ФРАГМЕНТ ДОКУМЕНТА:
-- -- --

Мой приятель тех лет, диссидентствующий врач-психиатр Андрей Васильев, помнится, любил повторять: «Пока с прилавков не исчезли пельмени, жизнь продолжается».

Сейчас уже отошли в историю такие популярные в недалеком прошлом заведения общепита, как пельменные, сосисочные, котлетные, блинные, шашлычные, чебуречные, рюмочные, пивные, распивочные и проч. Во всяком случае, в городе Петербурге таковых практически нет. Существовал даже особый поджанр фольклора, посвященный этим святым местам.

Мы, когда были студентами славного ленинградского Военмеха – гнезда советского шпионажа, как писали о нем тогда за железным занавесом, – пели, собираясь компанией:

Швейцар закрыл за нами двери чебуречной,
Проспект Майорова приветливо мелькнул,
И ветерок с Фонтанки, словно встречный,
В лицо ударил, словно подмигнул.
От чебуречной лишь два шага до шашлычной…
И так далее, куплетов пять или шесть.

Сейчас настало непонятное время – даже хлеб и тот продается уже в нарезке.

И акрид – то есть да, пельменей – в любом продмаге десять разных сортов. А вот пельменных – тех, увы, не осталось. Только в памяти, в песнях да в доброй старой литературе.

-- -- --

ЗАПИСАННЫЕ ДАННЫЕ:
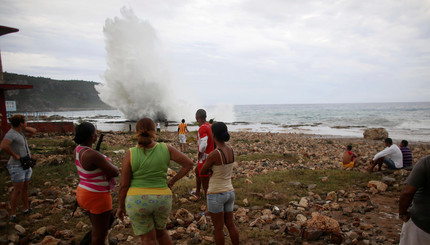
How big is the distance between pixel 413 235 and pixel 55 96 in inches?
6588

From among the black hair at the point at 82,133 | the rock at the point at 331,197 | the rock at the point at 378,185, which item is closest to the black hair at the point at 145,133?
the black hair at the point at 82,133

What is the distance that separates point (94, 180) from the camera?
304 cm

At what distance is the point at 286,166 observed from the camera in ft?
32.4

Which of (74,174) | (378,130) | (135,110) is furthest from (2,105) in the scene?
(135,110)

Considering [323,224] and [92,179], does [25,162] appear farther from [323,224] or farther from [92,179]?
[323,224]

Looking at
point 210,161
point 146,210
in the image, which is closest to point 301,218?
point 210,161

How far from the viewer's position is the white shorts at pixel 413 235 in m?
2.67

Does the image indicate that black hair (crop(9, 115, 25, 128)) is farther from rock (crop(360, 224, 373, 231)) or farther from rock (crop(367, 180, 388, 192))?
rock (crop(367, 180, 388, 192))

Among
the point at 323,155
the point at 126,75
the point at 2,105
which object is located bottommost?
the point at 323,155

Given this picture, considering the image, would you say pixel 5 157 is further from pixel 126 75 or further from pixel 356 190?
pixel 126 75

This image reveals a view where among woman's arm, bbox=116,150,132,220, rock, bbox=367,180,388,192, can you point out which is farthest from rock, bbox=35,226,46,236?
rock, bbox=367,180,388,192

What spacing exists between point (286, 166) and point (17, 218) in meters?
8.26

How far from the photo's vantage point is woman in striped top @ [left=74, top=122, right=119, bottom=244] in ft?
9.82

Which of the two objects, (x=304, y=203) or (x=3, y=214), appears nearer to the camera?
(x=3, y=214)
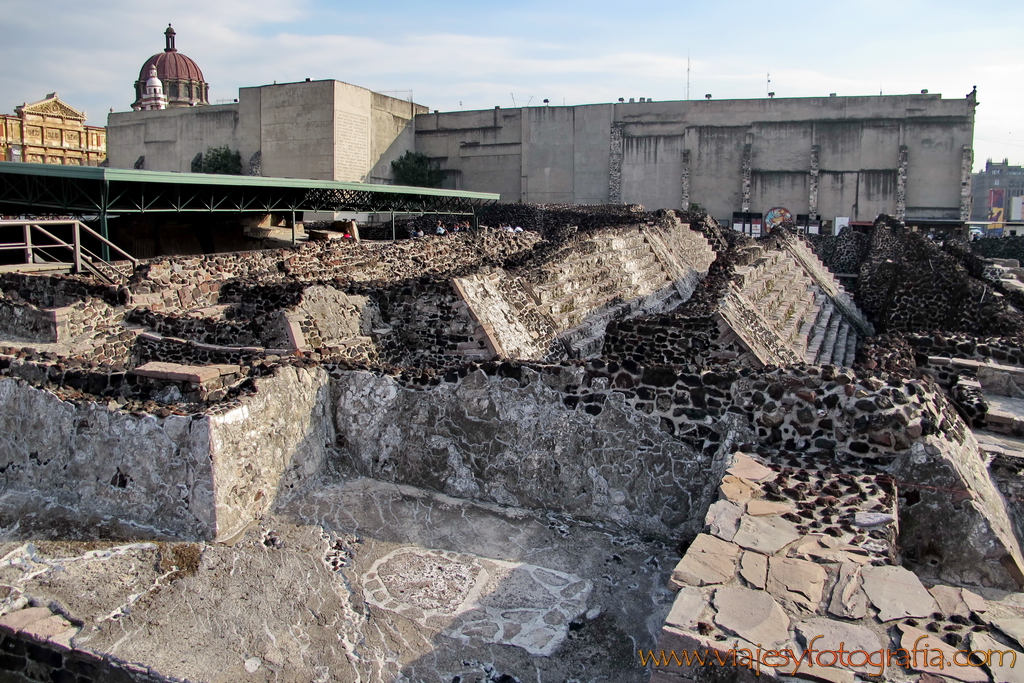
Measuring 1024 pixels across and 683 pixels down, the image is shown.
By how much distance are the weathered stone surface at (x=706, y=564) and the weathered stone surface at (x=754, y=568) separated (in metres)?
0.04

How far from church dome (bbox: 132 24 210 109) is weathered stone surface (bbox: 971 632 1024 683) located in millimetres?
53460

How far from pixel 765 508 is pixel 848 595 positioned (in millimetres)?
831

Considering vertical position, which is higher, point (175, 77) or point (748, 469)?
point (175, 77)

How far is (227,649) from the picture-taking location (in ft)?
13.9

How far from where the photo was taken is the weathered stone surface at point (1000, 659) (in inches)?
123

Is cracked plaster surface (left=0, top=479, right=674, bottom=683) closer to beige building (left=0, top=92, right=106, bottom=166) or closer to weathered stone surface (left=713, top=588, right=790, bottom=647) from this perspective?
weathered stone surface (left=713, top=588, right=790, bottom=647)

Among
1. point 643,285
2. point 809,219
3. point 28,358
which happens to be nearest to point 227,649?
point 28,358

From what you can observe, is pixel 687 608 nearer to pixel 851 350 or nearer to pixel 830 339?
pixel 830 339

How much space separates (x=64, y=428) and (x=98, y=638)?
1956 millimetres

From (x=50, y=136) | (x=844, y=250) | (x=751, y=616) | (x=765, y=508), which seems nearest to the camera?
(x=751, y=616)

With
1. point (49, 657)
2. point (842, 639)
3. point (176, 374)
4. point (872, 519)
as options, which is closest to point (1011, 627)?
point (872, 519)

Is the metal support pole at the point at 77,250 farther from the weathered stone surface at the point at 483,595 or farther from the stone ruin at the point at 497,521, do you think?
the weathered stone surface at the point at 483,595

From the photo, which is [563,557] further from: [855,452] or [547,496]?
[855,452]

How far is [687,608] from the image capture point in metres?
3.46
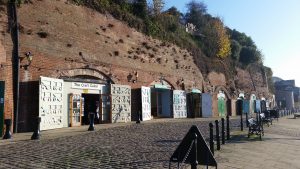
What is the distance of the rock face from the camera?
14281 millimetres

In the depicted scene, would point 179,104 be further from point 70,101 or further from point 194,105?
point 70,101

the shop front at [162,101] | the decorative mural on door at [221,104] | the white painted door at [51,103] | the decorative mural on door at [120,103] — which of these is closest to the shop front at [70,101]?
the white painted door at [51,103]

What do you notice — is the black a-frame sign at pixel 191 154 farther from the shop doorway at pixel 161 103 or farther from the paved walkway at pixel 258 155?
the shop doorway at pixel 161 103

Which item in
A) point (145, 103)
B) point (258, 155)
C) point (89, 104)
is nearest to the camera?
point (258, 155)

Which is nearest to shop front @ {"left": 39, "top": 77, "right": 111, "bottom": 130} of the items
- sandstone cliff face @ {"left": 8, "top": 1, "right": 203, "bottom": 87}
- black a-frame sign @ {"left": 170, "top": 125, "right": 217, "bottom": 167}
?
sandstone cliff face @ {"left": 8, "top": 1, "right": 203, "bottom": 87}

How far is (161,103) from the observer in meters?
25.2

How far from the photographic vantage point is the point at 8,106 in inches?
524

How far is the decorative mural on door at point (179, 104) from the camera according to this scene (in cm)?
2511

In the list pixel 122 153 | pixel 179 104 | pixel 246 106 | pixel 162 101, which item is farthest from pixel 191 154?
pixel 246 106

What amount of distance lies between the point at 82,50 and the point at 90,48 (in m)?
0.69

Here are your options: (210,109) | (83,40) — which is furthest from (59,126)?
(210,109)

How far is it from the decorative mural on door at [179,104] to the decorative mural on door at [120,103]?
6033 mm

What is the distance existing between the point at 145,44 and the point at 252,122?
11758 mm

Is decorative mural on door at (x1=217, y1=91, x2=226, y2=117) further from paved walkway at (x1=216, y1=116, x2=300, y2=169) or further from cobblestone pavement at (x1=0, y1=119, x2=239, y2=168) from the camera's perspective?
cobblestone pavement at (x1=0, y1=119, x2=239, y2=168)
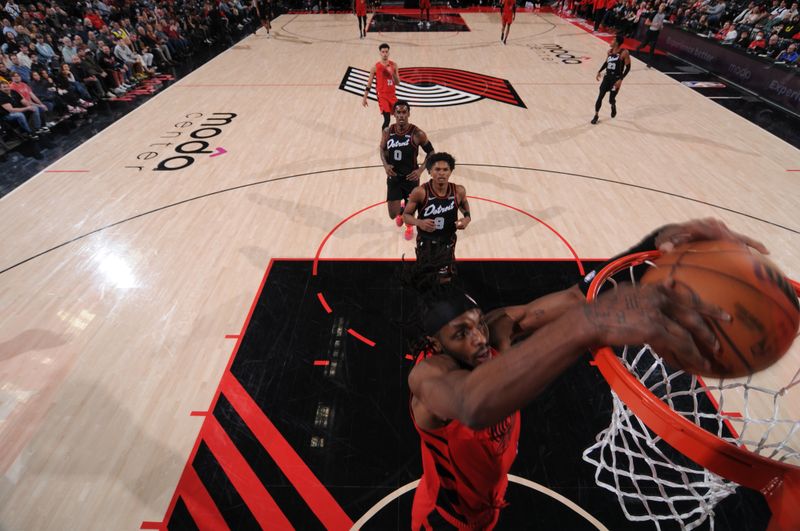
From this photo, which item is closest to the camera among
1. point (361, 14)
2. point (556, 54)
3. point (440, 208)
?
→ point (440, 208)

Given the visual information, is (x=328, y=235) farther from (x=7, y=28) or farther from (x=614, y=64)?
(x=7, y=28)

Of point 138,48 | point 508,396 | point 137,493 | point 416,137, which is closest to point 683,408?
point 508,396

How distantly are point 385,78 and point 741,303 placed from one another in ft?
25.1

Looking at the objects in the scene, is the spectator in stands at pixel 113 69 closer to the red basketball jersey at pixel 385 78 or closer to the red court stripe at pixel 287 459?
the red basketball jersey at pixel 385 78

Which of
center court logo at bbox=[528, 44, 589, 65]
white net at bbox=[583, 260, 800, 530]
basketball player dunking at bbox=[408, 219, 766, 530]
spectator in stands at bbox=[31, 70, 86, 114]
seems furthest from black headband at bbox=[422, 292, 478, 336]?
center court logo at bbox=[528, 44, 589, 65]

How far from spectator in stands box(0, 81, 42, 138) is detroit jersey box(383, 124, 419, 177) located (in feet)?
27.7

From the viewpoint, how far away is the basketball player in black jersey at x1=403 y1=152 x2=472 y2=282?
4309 millimetres

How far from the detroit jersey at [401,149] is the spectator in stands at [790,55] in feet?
Answer: 38.2

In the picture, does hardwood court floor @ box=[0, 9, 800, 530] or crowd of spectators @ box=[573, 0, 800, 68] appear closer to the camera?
Result: hardwood court floor @ box=[0, 9, 800, 530]

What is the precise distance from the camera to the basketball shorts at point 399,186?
221 inches

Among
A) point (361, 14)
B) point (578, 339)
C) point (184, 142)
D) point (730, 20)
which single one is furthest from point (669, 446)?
point (361, 14)

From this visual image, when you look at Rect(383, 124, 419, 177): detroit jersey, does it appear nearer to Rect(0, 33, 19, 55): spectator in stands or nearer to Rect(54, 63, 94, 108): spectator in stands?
Rect(54, 63, 94, 108): spectator in stands

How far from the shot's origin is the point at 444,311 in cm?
176

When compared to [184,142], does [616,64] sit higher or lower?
higher
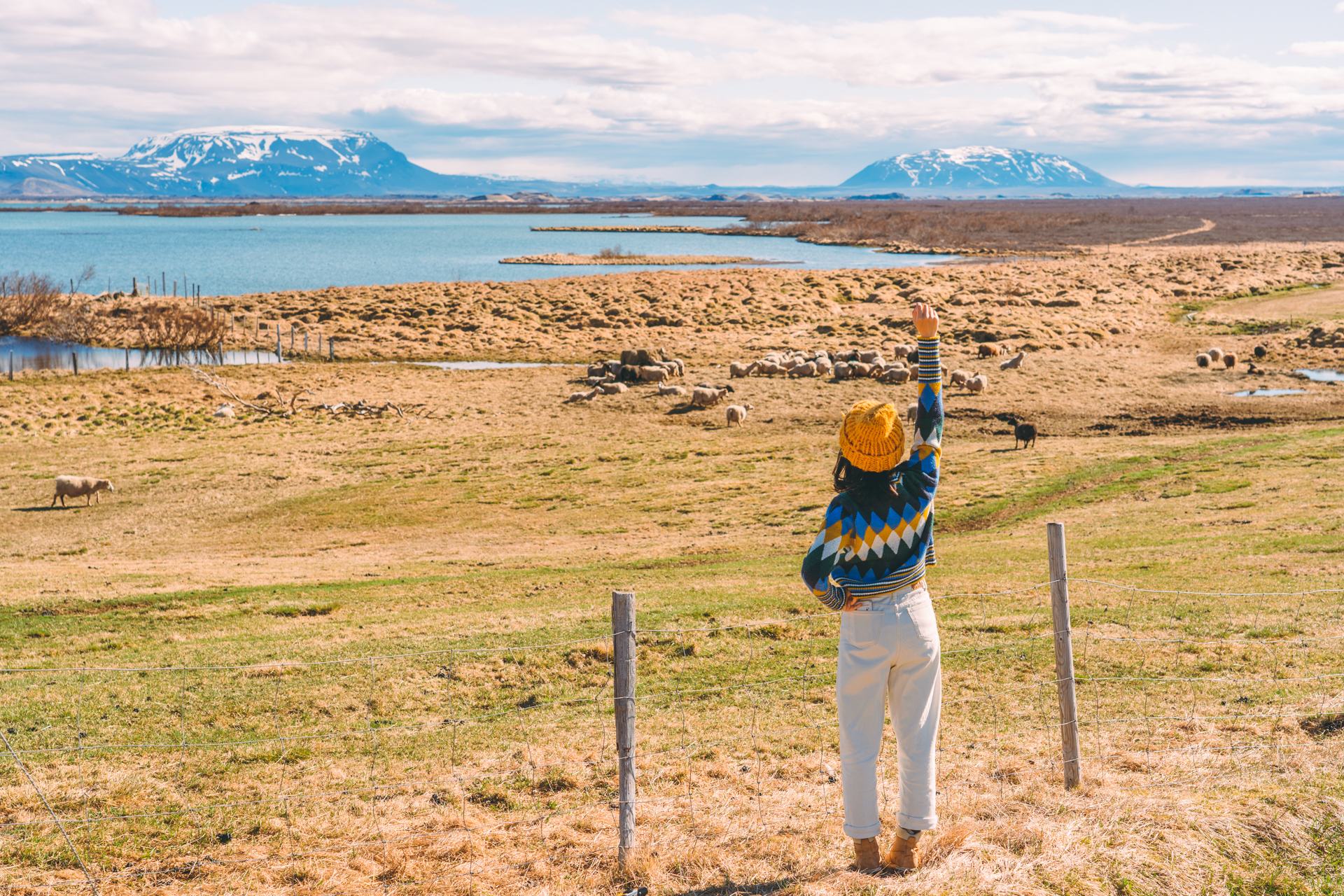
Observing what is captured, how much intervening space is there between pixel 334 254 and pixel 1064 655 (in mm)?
132676

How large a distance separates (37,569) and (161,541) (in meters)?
3.30

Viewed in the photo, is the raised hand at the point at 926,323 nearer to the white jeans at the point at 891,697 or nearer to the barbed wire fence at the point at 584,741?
the white jeans at the point at 891,697

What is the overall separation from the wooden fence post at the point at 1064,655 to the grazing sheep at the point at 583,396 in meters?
30.7

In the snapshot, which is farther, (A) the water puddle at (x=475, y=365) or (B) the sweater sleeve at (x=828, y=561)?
(A) the water puddle at (x=475, y=365)

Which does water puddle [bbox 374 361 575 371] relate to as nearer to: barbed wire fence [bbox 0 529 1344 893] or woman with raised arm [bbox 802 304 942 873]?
barbed wire fence [bbox 0 529 1344 893]

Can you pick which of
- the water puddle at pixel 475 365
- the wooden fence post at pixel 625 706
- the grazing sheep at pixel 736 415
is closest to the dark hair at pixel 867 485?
the wooden fence post at pixel 625 706

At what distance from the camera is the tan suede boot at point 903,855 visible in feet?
19.0

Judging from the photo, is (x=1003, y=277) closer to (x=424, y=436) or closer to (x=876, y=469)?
(x=424, y=436)

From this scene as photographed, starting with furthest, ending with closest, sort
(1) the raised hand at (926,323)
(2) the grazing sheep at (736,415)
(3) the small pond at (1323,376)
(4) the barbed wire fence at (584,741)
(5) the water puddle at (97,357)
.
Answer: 1. (5) the water puddle at (97,357)
2. (3) the small pond at (1323,376)
3. (2) the grazing sheep at (736,415)
4. (4) the barbed wire fence at (584,741)
5. (1) the raised hand at (926,323)

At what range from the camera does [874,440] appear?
5219 mm

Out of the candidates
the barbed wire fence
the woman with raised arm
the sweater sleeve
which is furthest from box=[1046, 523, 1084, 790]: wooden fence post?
the sweater sleeve

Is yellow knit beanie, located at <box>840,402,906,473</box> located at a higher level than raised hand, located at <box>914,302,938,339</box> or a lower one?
lower

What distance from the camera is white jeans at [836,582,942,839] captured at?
5.26 metres

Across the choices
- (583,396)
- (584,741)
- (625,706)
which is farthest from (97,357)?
(625,706)
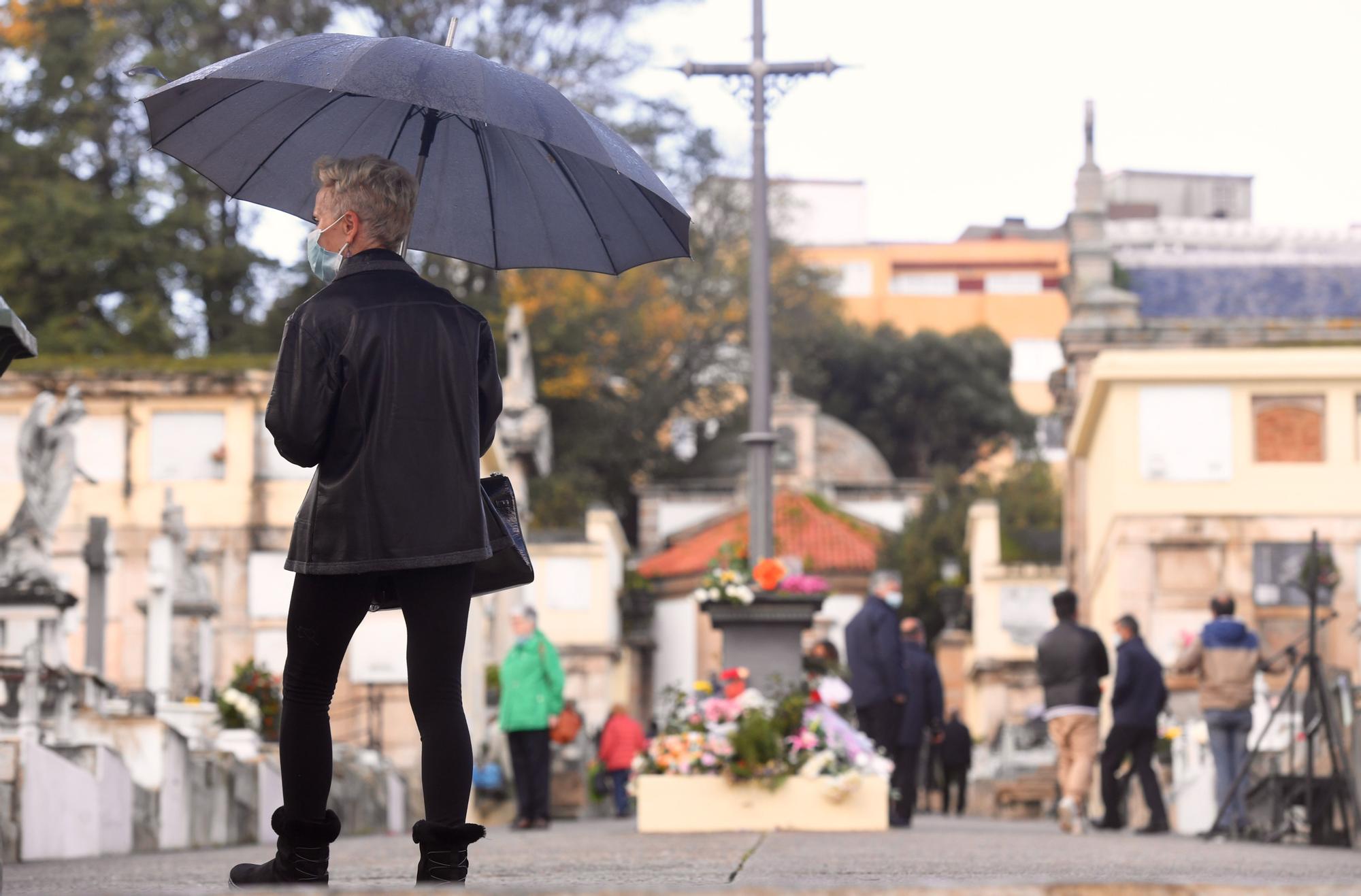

-- -- --

ЗАДАНИЯ:
[1] В каком вузе, согласно тексту о пельменных, учились студенты, певшие песню про чебуречную?
[2] Допишите продолжение текста о пельменных, начиная после его последнего предложения.
Записи никак не связаны с текстом о пельменных.

ОТВЕТЫ ПО ПУНКТАМ:
[1] В ленинградском Военмехе.

[2]
Акутагава

Великое свойство гения – открытость миру. Мысль эта старая, об этом говорил еще Достоевский в своей пушкинской речи. Удивительно, сколько знаменитых произведений рождено на стыке совершенно разных культур. Европа, открывшая для себя Восток, дала миру Гете и немецких романтиков. Америка дала Вашингтона Ирвинга и его «Альгамбру». Немецкие романтики вдохновили Гоголя, Вашингтон Ирвинг подтолкнул Пушкина на создание «Сказки о золотом петушке». А взять новые времена. Герман Гессе и Сэлинджер. И совсем новые. Наш Пелевин.

Япония дала миру Акутагаву. С тем же правом можно сказать, что Акутагаву дала миру Европа. И Америка. И Россия. Вселенная.

«Жизнь не стоит и одной строчки Бодлера», – напишет он в конце жизни.

А в начале жизни или, может быть, в середине, увидев в витрине книжного магазина репродукцию голландца Ван-Гога, он поймет, что такое живопись. И с тех пор станет пристально вглядываться в изгибы веток и овал женской щеки.

Великий писатель Акутагава – человек мира, всю жизнь проживший в Японии. Истоки его таланта лежат на японской почве. Он чувствовал эту почву, лисьи чары старой японской прозы рождали его фантастику. Скупая точность японской живописи придавала ей особую силу. Европейская роскошь Флобера расцвечивала ее в космополитические цвета. Он свободно впускал на свои страницы героя гоголевской «Шинели», переписывал по-японски Свифта, мост через Совиный ручей переносил на родную землю. Кем он был? Для чего он жил?

Он шел с одним студентом по полю.

– У вас у всех, вероятно, еще сильна жажда жизни, а?

– Да… Но ведь и у вас…

– У меня ее нет! У меня есть только жажда творчества, но…

– Жажда творчества – это тоже жажда жизни.

Он ничего не ответил. За полем над красноватыми колосьями отчетливо вырисовывался вулкан. Он почувствовал к этому вулкану что-то похожее на зависть. Но отчего, он и сам не знал.

Это отрывок из повести «Жизнь идиота». «Он» – это сам писатель, творчество ставивший выше жизни. Это тоже главное свойство гения – ставить творчество выше жизни.

Далеко, на востоке мира, отчетливо проступает вулкан. Я чувствую к нему что-то похожее на зависть. Я знаю отчего.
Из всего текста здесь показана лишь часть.